▸ Short task: Collect every row in the two blocks below that contains the word "small", and copy each of those rows in full. Treat uppercase and lowercase as different.

▸ Dataset extract:
++++
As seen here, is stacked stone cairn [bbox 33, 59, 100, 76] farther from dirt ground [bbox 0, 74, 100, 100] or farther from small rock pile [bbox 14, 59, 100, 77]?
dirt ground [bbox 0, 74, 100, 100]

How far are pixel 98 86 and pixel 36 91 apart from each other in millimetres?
++++
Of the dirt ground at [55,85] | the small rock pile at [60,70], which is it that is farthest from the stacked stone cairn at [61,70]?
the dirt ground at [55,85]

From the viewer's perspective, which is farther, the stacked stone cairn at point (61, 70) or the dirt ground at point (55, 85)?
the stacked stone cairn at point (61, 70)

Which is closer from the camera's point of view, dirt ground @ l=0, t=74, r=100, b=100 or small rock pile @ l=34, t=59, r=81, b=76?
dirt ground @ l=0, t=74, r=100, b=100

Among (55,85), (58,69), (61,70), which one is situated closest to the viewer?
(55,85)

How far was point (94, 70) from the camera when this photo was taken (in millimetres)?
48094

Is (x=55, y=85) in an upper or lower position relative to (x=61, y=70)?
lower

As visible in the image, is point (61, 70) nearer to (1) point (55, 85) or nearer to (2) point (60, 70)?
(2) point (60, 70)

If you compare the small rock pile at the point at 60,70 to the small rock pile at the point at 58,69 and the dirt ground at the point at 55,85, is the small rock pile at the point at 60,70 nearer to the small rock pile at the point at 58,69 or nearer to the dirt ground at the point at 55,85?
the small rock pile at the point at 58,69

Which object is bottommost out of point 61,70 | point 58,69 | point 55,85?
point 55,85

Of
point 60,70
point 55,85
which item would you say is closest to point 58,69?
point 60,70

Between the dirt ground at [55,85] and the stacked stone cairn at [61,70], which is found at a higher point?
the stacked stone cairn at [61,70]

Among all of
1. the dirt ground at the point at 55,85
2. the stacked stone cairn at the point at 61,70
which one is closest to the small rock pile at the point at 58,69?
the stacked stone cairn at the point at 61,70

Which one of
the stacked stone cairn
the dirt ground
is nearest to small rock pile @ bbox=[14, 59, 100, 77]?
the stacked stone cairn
++++
▸ Answer to the task:
As seen here, is stacked stone cairn [bbox 33, 59, 100, 76] farther from dirt ground [bbox 0, 74, 100, 100] or farther from small rock pile [bbox 14, 59, 100, 77]?
Of the dirt ground at [55,85] | the small rock pile at [60,70], which is it that is farthest from the stacked stone cairn at [61,70]?
Which is closer from the camera's point of view, dirt ground @ l=0, t=74, r=100, b=100 or small rock pile @ l=34, t=59, r=81, b=76?
If you compare the small rock pile at the point at 60,70 to the small rock pile at the point at 58,69 and the dirt ground at the point at 55,85, is the small rock pile at the point at 60,70 nearer to the small rock pile at the point at 58,69 or nearer to the dirt ground at the point at 55,85?
the small rock pile at the point at 58,69
which one is closest to the small rock pile at the point at 58,69?
is nearest to small rock pile @ bbox=[14, 59, 100, 77]?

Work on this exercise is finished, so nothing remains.